A one-page framework for finding product-market fit through structured validation, not guesswork.

What it is

A single page that captures the fundamental components of your startup bet: who it's for, what problem you're solving, why anyone should care, and what has to be true for it to work. Then the entire mission becomes validating every item on the page.
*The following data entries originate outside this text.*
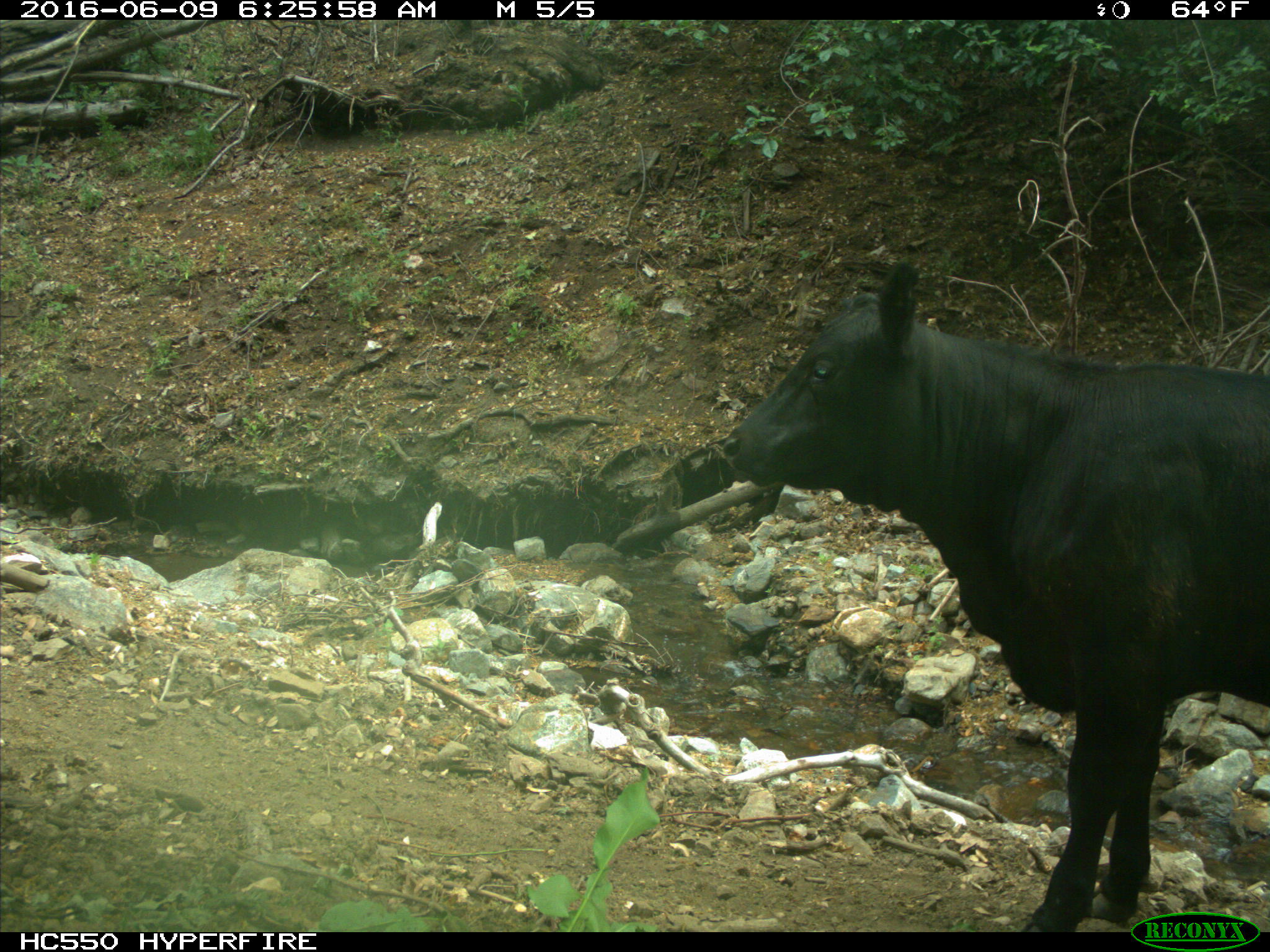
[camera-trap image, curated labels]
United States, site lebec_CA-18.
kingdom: Animalia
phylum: Chordata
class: Mammalia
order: Artiodactyla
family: Bovidae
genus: Bos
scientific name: Bos taurus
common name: domestic cow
Bos taurus (domestic cow).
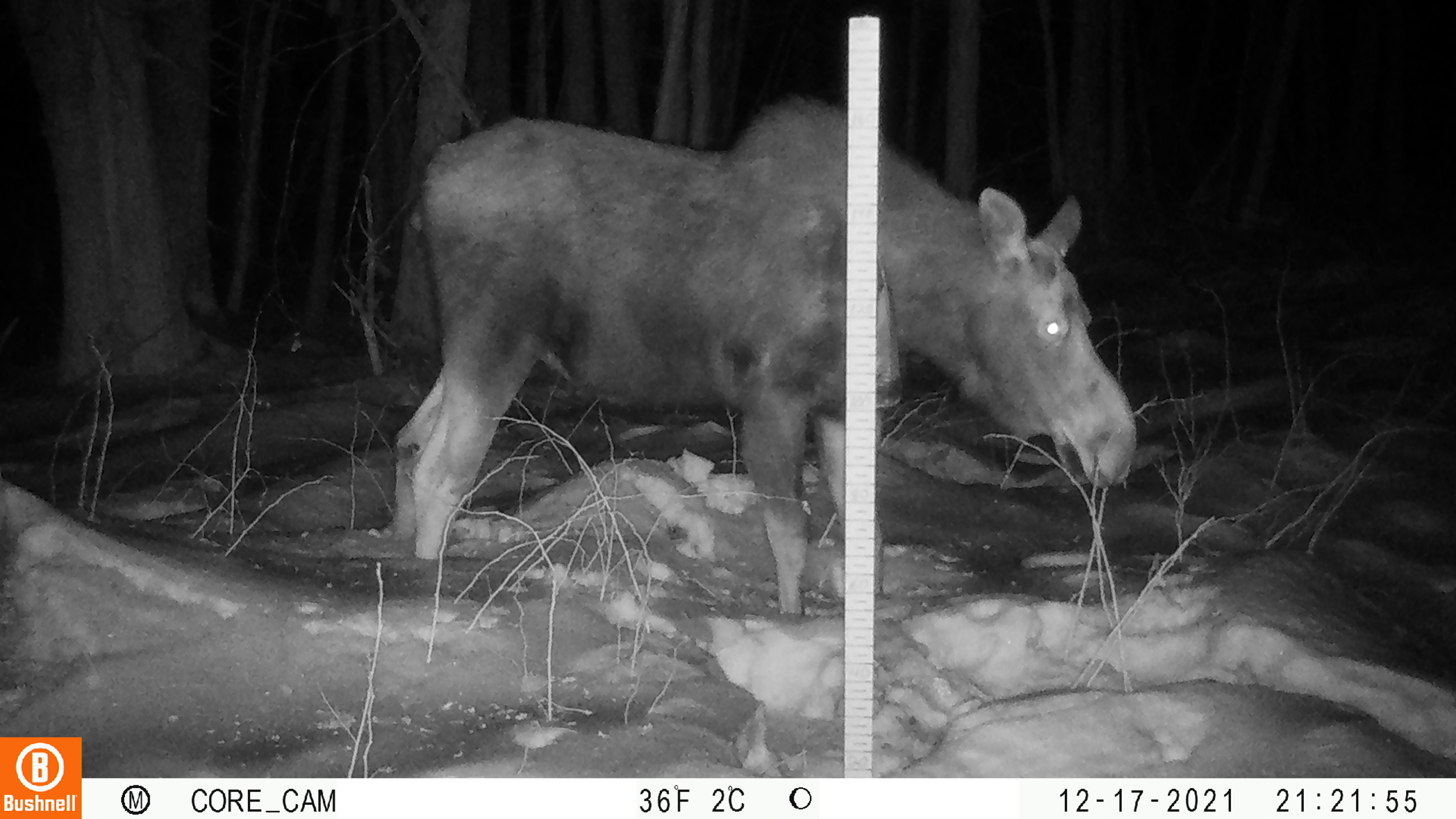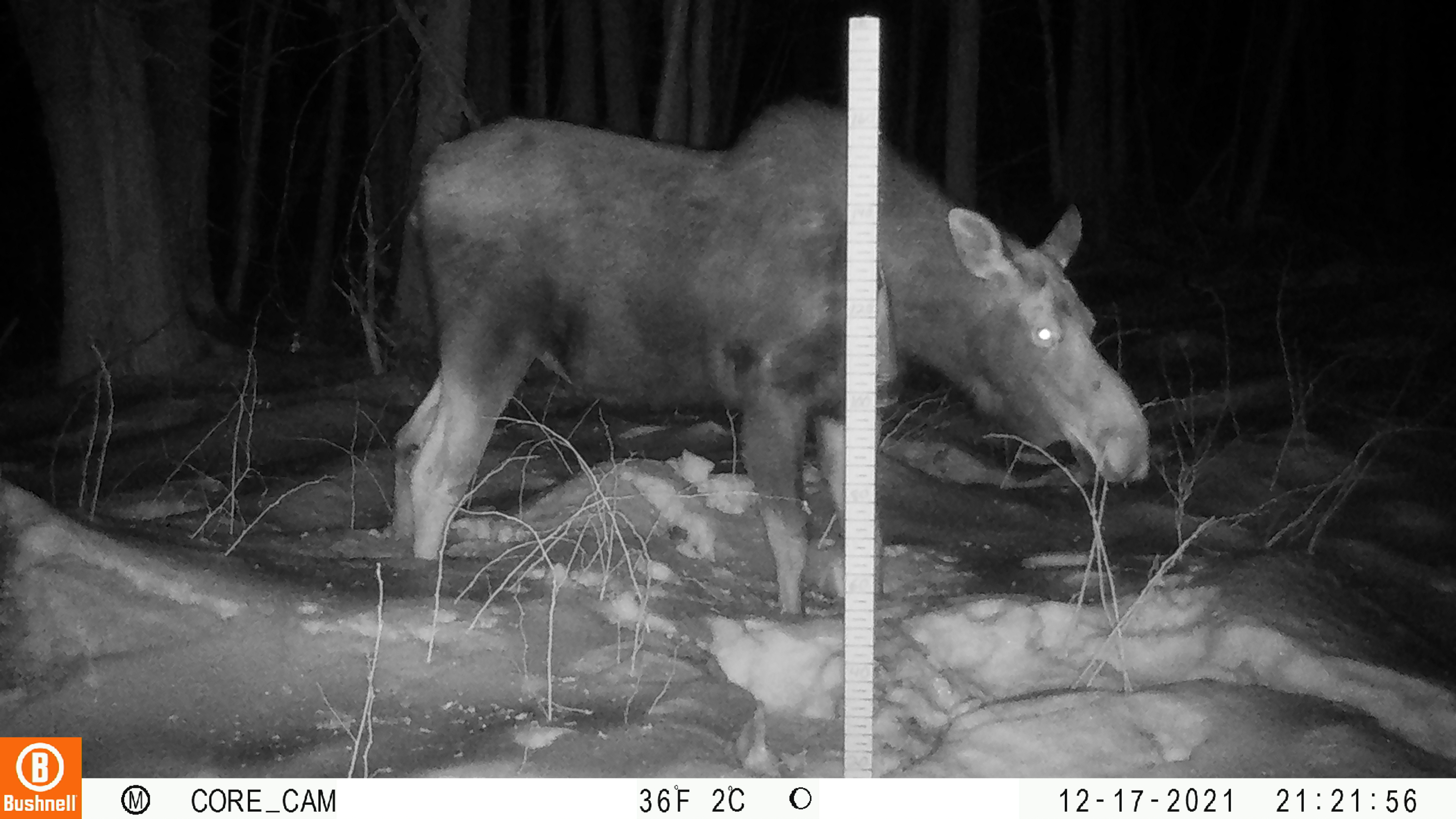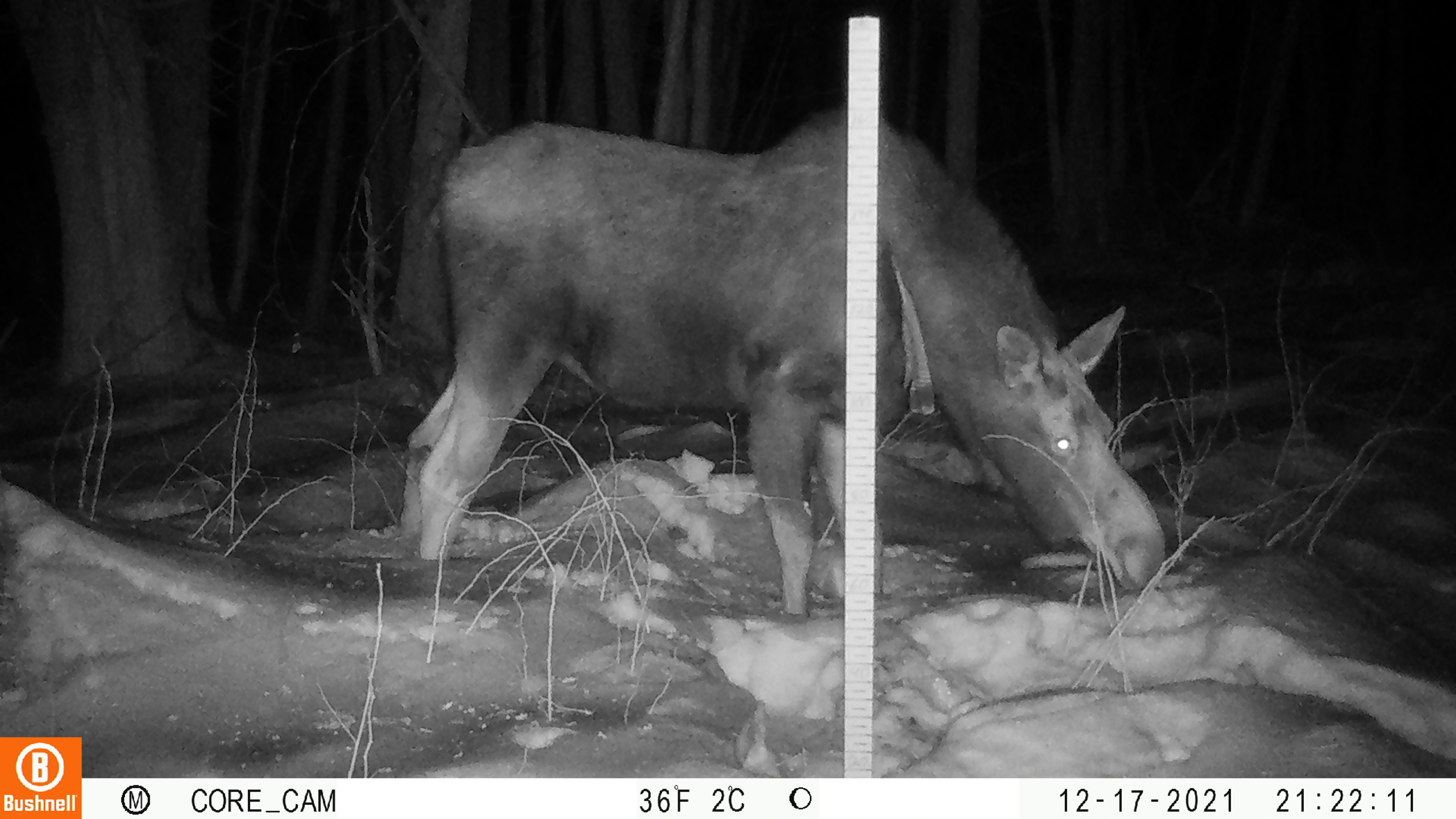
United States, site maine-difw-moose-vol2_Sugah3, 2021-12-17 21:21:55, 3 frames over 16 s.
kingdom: Animalia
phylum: Chordata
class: Mammalia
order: Artiodactyla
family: Cervidae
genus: Alces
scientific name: Alces alces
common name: moose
It's not a business plan or a canvas that gets filled out and ignored. It's an operational document that drives daily work. The objective is learning and validation, not revenue or growth.

The template

Seven fields. 1–2 sentences each. Written in plain language.

  1. 1
    Purpose what the product is for, in plain language. Not a mission statement.
  2. 2
    Niche a specific, narrow market. Intentionally small. Dominate a small group first.
  3. 3
    Problem the specific pain your niche has. Real and felt, not theoretical.
  4. 4
    Value Prop what you offer that solves the problem. The core promise.
  5. 5
    Day 1 Value Prop what value a new user gets on their first day, before the full value kicks in.
  6. 6
    Three Uniques three points of differentiation. Others may have one or two, but no one has all three.
  7. 7
    Critical Assumptions assumptions that, if wrong, can kill you. At least 3–4. Each one testable as a single thing.

The Signal Method

Once the page is written, the job is validating everything on it.

  1. 1

    Write the page

    1–2 sentences per field. Plain language. No marketing speak. If you can’t say it simply, you don’t understand it yet.

  2. 2

    Validate every item

    Your entire job is to collect real evidence for each point. User interviews, prototypes, experiments, data. The method depends on the item.

  3. 3

    Invalidate and update

    When evidence disproves an item, update the page. New hypothesis, different niche, revised assumption. The update is the pivot. No drama, just the page reflecting what you learned.

  4. 4

    Double down

    When every item has real evidence behind it, you have PMF. Shift to growth.

Why this works

Most frameworks prescribe actions that expire when conditions change. This one prescribes clarity. It doesn't tell you how to validate. It tells you what matters and forces honesty about what you know versus what you assume.

The page is a living document. Every time something gets invalidated, the page updates. That update is the pivot, happening methodically. Everyone on the team sees the same truth, works against the same priorities, and knows exactly what changed and why.